_Extract to read_:
────
Decentralized RLS with Data-Adaptive Censoring for Regressions over Large-Scale Networks

Decentralized RLS with Data-Adaptive Censoring for Regressions over Large-Scale Networks

Abstract

The deluge of networked data motivates the development of algorithms for computation- and communication-efficient information processing. In this context, three data-adaptive censoring strategies are introduced to considerably reduce the computation and communication overhead of decentralized recursive least-squares (D-RLS) solvers. The first relies on alternating minimization and the stochastic Newton iteration to minimize a network-wide cost, which discards observations with small innovations. In the resultant algorithm, each node performs local data-adaptive censoring to reduce computations, while exchanging its local estimate with neighbors so as to consent on a network-wide solution. The communication cost is further reduced by the second strategy, which prevents a node from transmitting its local estimate to neighbors when the innovation it induces to incoming data is minimal. In the third strategy, not only transmitting, but also receiving estimates from neighbors is prohibited when data-adaptive censoring is in effect. For all strategies, a simple criterion is provided for selecting the threshold of innovation to reach a prescribed average data reduction. The novel censoring-based (C)D-RLS algorithms are proved convergent to the optimal argument in the mean-root deviation sense. Numerical experiments validate the effectiveness of the proposed algorithms in reducing computation and communication overhead.

{IEEEkeywords}

Decentralized estimation, networks, recursive least-squares (RLS), data-adaptive censoring

1 Introduction

In our big data era, various networks generate massive amounts of streaming data. Examples include wireless sensor networks, where a large number of inexpensive sensors cooperate to monitor, e.g. the environment [21, 22], or data centers, where a group of servers collaboratively handles dynamic user requests [24]. Since a single node has limited computational resources, decentralized information processing is preferable as the network size scales up [7, 9]. In this paper, we focus on a decentralized linear regression setup, and develop computation- and communication-efficient decentralized recursive least-squares (D-RLS) algorithms.

The main tool we adopt to reduce computation and communication costs is data-adaptive censoring, which leverages the redundancy present especially in big data. Upon receiving an observation, nodes determine whether it is informative or not. Less informative observations are discarded, while messages among neighboring nodes are exchanged only when necessary. We propose three censoring-based (C)D-RLS algorithms that can achieve estimation accuracy comparable to D-RLS without censoring, while significantly reducing the computation and communication overhead.
────
_Things to do_:
a) Answer these questions from the D-RLS extract:
(i) Which observations does the first censoring strategy discard?
(ii) In the third strategy, what is prohibited in addition to transmitting estimates?
(iii) What two kinds of networks does the introduction give as examples?
b) Decide whether each statement agrees with the D-RLS extract. Answer yes or no, and quote the deciding words.
(i) The algorithms are proved convergent in the mean-square sense.
(ii) Decentralized processing becomes preferable as a network grows larger.
(iii) Four censoring-based algorithms are proposed.
c) Carry the D-RLS extract forward from its final sentence.
The listing comes from a separate source.

_Supplied data_:
────
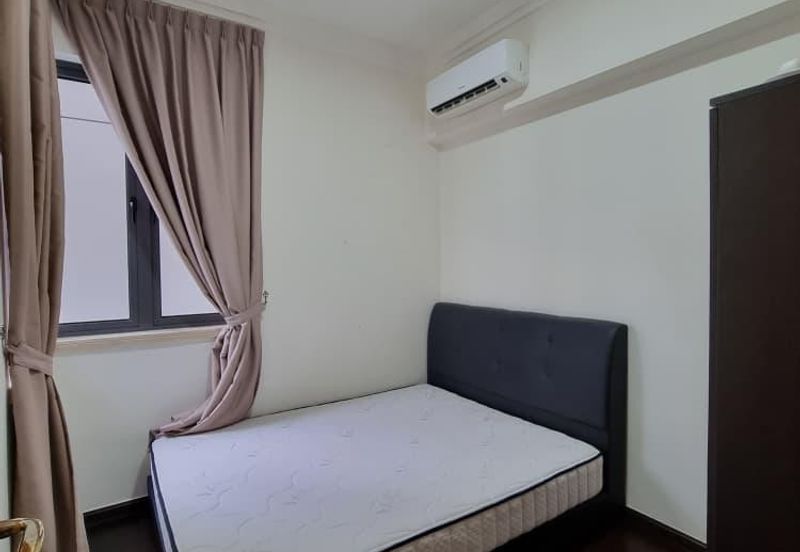 R&F Princess Cove, Tanjung Puteri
────
_Task answers_:
a)
(i) Observations with small innovations.
(ii) Receiving estimates from neighbors.
(iii) Wireless sensor networks and data centers.

b)
(i) No: "proved convergent to the optimal argument in the mean-root deviation sense"
(ii) Yes: "decentralized information processing is preferable as the network size scales up"
(iii) No: "We propose three censoring-based (C)D-RLS algorithms"

c)
1.1 Related works

The merits of RLS algorithms in solving centralized linear regression problems are well recognized [12, 25]. When streaming observations that depend linearly on a set of unknown parameters become available, RLS yields the least-squares parameter estimates online. RLS reduces the computational burden of finding a batch estimate per iteration, and can even allow for tracking time-varying parameters. The computational cost can be further reduced by data-adaptive censoring [4], where less informative data are discarded. On the other hand, decentralized versions of RLS without censoring have been advocated to solve linear regression tasks over networks [16]. In D-RLS, a node updates its estimate that is common to the entire network by fusing its local observations with the local estimates of its neighbors. As time evolves, all local estimates consent on the centralized RLS solution. This paper builds on both [4] and [16] by developing censoring-based decentralized RLS algorithms, thus catering to efficient online linear regression over large-scale networks.

Different from our in-network setting where operation is fully decentralized and nodes are only able to communicate with their neighbors, most of the existing distributed censoring algorithms apply to star topology networks that rely on a fusion center [2, 10, 11, 19, 23]. Their basic idea is that each node transmits data to the fusion center for further processing only when its local likelihood ratio exceeds a threshold [23]; see also [10] where communication constraints are also taken into account. Information fusion over fading channels is considered in [11]. Practical issues such as joint dependence of sensor decision rules, randomization of decision strategies as well as partially known distributions are reported in [2], while [19] also explores quantization jointly with censoring.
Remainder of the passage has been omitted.